Despite falling behind 2-0, the Leafs battled their way back with a dominant second period and briefly tied the game.

Then they got in their own way again.

Tyson Barrie got caught trying to jump the zone while his partner Muzzin lunged for the puck. When it got turned back the other way, Anthony Beauvillier found himself wide open at the edge of the crease and slid it between Frederik Andersen’s legs for his second goal of the night.

“So they score,” said Muzzin. “We can’t let that kill the will in here or give them momentum.”

In the third period, they started slowly and could barely even execute a zone entry after drawing an early power play. Once they went down a man soon after, Derick Brassard scored for the Islanders.

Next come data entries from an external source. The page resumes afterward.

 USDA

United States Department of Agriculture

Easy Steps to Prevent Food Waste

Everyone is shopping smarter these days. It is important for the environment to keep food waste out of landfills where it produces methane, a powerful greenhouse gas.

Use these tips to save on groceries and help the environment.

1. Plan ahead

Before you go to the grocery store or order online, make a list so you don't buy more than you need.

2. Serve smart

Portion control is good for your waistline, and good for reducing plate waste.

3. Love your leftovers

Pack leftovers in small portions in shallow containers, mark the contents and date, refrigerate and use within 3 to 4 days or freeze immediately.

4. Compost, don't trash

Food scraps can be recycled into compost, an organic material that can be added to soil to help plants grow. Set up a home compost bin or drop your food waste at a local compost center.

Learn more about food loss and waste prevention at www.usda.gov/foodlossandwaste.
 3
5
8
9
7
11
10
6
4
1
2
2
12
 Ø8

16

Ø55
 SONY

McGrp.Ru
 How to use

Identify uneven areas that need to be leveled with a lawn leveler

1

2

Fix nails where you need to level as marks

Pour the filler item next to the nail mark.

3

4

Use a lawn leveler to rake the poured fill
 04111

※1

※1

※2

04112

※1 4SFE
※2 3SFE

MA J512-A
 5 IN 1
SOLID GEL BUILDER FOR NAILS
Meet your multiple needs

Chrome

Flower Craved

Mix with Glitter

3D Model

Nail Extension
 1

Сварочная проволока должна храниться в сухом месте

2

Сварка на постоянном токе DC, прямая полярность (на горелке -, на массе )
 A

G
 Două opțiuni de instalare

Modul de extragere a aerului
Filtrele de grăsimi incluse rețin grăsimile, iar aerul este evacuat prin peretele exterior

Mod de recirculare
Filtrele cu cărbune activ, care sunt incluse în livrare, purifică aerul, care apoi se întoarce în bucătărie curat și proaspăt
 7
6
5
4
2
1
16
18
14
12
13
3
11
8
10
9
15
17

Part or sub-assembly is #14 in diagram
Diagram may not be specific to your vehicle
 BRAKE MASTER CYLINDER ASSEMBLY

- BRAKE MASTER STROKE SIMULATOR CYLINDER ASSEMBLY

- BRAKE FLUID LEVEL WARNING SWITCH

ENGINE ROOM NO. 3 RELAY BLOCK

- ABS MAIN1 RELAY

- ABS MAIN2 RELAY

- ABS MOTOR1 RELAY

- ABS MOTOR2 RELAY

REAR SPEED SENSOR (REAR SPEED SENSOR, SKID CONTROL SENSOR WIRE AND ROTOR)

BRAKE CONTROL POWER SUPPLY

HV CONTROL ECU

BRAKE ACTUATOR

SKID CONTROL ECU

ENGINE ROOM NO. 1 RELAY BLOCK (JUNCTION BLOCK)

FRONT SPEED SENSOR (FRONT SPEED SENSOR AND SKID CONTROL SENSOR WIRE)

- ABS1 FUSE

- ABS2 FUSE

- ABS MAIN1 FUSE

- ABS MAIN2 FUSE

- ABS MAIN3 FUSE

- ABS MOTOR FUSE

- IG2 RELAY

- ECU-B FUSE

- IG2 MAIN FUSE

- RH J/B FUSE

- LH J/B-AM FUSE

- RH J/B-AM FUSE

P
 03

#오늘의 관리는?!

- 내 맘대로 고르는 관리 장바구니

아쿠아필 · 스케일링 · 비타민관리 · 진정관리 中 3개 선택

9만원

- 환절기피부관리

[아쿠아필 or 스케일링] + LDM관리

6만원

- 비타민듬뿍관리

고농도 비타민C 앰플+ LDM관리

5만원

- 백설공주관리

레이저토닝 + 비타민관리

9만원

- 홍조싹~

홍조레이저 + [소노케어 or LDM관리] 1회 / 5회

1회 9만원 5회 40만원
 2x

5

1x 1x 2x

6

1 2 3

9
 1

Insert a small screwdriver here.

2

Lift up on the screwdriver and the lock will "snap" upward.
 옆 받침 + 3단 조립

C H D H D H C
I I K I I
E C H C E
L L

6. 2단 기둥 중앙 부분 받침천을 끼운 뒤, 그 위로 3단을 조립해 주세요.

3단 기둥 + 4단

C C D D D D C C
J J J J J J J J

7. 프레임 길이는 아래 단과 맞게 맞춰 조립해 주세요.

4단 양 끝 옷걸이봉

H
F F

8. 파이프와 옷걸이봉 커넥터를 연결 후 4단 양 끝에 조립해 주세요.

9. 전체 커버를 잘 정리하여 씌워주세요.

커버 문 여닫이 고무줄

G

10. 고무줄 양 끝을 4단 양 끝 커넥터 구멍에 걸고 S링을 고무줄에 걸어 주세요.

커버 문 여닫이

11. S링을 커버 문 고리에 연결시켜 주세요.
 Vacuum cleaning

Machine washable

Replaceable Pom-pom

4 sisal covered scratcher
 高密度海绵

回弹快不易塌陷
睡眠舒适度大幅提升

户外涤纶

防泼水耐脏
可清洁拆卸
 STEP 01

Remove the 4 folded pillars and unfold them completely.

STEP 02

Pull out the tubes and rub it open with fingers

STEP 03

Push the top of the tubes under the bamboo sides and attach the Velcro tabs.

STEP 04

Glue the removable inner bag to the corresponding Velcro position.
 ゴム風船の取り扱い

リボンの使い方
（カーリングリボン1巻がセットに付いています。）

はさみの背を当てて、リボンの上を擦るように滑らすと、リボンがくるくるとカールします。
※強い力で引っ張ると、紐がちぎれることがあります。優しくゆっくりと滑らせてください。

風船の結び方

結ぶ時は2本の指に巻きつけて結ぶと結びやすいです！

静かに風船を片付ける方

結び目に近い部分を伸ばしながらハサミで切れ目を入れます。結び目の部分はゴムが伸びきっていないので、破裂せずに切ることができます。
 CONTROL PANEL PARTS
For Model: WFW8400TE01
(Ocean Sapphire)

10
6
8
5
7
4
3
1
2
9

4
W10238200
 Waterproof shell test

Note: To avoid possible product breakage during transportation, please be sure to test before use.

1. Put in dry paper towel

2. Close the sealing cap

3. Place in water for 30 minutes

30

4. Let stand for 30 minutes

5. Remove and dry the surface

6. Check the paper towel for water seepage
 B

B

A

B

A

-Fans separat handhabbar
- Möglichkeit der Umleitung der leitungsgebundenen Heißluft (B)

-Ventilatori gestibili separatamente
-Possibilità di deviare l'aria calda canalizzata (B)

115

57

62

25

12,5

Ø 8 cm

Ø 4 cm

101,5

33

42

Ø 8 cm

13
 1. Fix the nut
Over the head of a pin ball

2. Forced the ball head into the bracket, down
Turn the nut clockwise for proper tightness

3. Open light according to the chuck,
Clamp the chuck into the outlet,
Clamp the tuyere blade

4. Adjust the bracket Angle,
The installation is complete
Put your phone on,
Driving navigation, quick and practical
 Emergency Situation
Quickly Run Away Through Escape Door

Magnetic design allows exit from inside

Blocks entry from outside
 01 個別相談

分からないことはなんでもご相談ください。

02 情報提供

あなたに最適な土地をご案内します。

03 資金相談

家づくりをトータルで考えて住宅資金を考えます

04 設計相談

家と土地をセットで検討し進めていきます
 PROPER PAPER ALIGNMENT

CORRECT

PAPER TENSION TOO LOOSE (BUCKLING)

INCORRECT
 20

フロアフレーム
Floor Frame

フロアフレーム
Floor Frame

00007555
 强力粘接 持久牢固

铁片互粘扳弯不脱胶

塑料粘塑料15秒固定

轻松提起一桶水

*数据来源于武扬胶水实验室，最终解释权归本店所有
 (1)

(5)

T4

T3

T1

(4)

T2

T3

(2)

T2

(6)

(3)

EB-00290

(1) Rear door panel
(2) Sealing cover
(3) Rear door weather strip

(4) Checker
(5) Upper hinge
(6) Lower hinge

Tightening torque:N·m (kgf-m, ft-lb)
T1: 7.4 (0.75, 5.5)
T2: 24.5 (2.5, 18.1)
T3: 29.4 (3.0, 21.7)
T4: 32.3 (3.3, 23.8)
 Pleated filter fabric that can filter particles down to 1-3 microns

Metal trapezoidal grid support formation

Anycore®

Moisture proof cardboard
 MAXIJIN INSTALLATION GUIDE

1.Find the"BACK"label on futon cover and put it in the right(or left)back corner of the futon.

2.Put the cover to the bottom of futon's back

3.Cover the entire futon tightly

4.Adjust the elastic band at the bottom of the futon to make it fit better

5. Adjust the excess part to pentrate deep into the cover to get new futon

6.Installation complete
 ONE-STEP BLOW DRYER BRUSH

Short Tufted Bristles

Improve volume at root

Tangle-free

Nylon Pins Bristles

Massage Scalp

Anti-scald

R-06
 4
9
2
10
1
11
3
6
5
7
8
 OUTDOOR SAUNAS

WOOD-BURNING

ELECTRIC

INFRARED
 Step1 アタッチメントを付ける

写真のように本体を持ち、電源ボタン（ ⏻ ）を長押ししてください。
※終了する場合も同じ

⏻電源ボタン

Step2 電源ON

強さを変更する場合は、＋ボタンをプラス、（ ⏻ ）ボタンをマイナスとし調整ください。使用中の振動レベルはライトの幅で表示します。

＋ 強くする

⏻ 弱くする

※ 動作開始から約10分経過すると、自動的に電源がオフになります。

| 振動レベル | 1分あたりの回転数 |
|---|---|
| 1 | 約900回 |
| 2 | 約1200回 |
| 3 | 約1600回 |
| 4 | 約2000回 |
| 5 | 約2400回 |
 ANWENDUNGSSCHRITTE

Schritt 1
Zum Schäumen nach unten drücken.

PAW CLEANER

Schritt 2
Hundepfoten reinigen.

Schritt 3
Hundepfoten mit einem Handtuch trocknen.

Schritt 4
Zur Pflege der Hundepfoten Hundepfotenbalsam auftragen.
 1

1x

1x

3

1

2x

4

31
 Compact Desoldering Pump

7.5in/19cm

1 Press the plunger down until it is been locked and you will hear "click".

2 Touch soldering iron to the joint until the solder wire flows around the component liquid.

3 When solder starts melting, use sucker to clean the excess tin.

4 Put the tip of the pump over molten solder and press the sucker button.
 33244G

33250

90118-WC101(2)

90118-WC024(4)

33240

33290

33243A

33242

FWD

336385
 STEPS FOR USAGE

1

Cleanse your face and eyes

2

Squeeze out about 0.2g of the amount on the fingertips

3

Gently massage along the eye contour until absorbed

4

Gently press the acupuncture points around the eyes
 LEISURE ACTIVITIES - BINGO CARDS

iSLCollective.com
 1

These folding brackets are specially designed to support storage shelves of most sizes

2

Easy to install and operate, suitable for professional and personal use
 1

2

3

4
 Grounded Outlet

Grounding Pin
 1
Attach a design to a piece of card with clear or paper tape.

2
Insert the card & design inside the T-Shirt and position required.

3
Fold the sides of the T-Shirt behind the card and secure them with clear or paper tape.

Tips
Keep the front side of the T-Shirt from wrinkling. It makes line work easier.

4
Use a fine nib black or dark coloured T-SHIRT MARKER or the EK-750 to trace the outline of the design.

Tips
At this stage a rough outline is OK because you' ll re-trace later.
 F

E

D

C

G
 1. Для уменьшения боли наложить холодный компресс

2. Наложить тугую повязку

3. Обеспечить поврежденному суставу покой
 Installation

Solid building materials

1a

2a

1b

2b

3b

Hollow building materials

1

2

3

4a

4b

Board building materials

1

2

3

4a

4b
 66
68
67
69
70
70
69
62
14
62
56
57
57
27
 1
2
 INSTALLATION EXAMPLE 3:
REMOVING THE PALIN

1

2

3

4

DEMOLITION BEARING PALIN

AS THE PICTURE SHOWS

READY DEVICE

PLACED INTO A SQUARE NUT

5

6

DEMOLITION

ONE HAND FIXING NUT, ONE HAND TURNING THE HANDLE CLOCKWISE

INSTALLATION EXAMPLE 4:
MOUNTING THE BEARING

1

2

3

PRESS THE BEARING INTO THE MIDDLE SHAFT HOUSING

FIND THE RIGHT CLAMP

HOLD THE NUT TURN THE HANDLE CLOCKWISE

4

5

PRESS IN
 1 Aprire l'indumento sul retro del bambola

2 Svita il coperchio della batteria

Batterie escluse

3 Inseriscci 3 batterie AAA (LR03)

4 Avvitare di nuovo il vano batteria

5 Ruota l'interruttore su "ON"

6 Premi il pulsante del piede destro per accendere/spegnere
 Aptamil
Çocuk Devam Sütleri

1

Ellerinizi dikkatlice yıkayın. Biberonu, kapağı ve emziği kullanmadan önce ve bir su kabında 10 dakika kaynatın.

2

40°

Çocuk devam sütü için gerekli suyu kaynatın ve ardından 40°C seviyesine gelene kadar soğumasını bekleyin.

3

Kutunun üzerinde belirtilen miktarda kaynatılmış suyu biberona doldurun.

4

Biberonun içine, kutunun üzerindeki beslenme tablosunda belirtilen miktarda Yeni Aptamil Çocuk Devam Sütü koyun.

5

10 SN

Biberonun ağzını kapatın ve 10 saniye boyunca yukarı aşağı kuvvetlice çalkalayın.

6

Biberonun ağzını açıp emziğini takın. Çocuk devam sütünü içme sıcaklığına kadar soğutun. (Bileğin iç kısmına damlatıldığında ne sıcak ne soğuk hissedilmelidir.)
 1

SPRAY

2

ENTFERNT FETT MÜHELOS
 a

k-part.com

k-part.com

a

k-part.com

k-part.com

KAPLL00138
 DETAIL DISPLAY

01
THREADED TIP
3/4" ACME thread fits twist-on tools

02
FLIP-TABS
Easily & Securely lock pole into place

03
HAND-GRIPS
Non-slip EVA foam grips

“It all kind of funnels together,” said Tavares. “When one link in the chain isn’t there, everything else is affected.”

The Leafs have high-end talent and some encouraging underlying numbers, such as the NHL’s third-best Corsi rating at 53.2 per cent. But they don’t look quite so dominant when you factor in an expected goals mark of 49.2 per cent.

They had a 57-shot effort during Sunday’s 5-4 loss in Chicago and had a great chance to bounce back against the Islanders — jumping on their opponent early. Yet they failed to turn promise into results again.

“We were quick, in the zone, managed the puck through the neutral zone, we got on the forecheck,” said Muzzin. “It’s doing it for 60 [minutes] … every shift. You take a shift off, you give good players good opportunities to score, they’re going to do it. It’s a battle of will: ‘Who’s going to wear the other team down the most at the end of the day? Who’s not going to make as many mistakes?’

“We cut those little mistakes out, I think we win a lot more hockey games.”

What they’re doing now isn’t cutting it.